-- Petunjuk --
a. Jawab pertanyaan berikut berdasarkan teks tentang penyalahgunaan subsidi BBM:
(i) Tanggal berapa yang tercantum bersama nama SUMENEP di awal berita?
(ii) Sudah berapa dekade Indonesia merdeka menurut teks?
(iii) Pada apa sistem pemerintahan Republik Indonesia disebut berdasar?
b. Tolong ubah bagian catatan mulai dari baris yang memuat "Of these two, pixel" hingga baris terakhir catatan menjadi tabel Markdown dengan kolom "No" dan "Baris". Lewati baris kosong.

-- Kutipan teks --
::::

Dilansir dari Laman Media Suara Demokrasi – Mafia BBM,7 Oktober 2025,
Vibrasi News.com Menyampaikan:
Refleksi Hukum Penyalahgunaan Subsidi dan Ketimpangan Keadilan
Foto: Ilustrasi Refleksi Hukum Penyalahgunaan Subsidi BBM dan Ketimpangan Keadilan, APH tutup mata.
SUMENEP, 8 Oktober 2025|Vibrasinews.com –
Sudah delapan dekade Indonesia merdeka, namun makna sejati kemerdekaan bagi rakyat kecil tampaknya masih menjadi mimpi yang jauh dari kenyataan. Dalam sistem pemerintahan Republik Indonesia yang berdasarkan rule of law (negara hukum), rakyat semestinya menjadi subjek utama yang dilindungi oleh negara. Akan tetapi, realitas sosial menunjukkan bahwa kemerdekaan dan kesejahteraan justru hanya dirasakan oleh segelintir elit politik dan pejabat pemerintah yang kerap menyalahgunakan kewenangannya.

::::

[Entri data tersimpan]
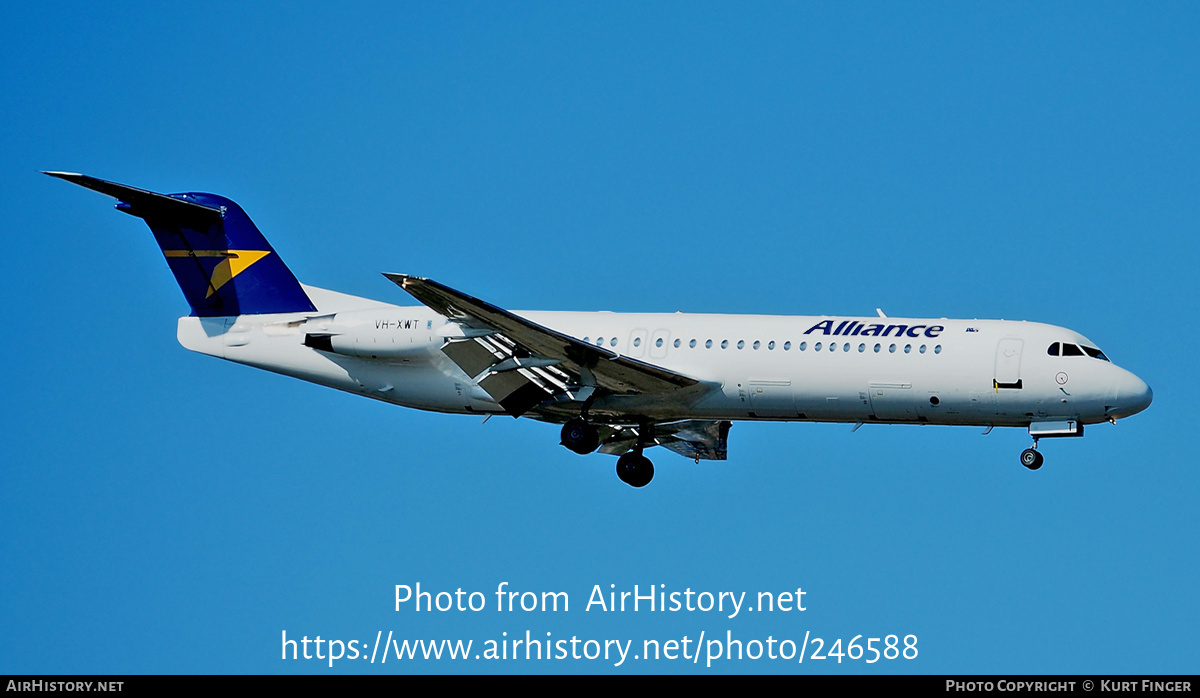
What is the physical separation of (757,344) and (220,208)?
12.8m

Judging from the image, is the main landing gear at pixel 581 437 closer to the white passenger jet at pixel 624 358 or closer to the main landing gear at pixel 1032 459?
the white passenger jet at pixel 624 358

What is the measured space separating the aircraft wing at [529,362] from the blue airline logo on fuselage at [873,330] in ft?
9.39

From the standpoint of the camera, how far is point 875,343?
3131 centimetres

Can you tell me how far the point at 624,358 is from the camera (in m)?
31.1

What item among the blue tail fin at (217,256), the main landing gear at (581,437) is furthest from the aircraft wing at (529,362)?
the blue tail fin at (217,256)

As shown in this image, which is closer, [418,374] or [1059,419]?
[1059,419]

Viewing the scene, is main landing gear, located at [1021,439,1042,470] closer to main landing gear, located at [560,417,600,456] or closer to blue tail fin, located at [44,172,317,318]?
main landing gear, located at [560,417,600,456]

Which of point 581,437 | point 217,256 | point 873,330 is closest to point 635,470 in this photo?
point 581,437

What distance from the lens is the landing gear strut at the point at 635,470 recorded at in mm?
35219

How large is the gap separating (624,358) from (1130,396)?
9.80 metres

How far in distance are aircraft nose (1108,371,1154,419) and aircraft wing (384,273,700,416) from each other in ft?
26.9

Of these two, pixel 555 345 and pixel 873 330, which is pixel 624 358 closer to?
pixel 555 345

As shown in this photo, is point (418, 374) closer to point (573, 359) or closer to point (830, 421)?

::::

-- Jawaban latihan --
a.
(i) 8 Oktober 2025
(ii) Delapan dekade
(iii) Rule of law (negara hukum)

b.
| No | Baris |
|---|---|
| 1 | Of these two, pixel 555 345 and pixel 873 330, which is pixel 624 358 closer to? |
| 2 | pixel 555 345 |
| 3 | As shown in this photo, is point (418, 374) closer to point (573, 359) or closer to point (830, 421)? |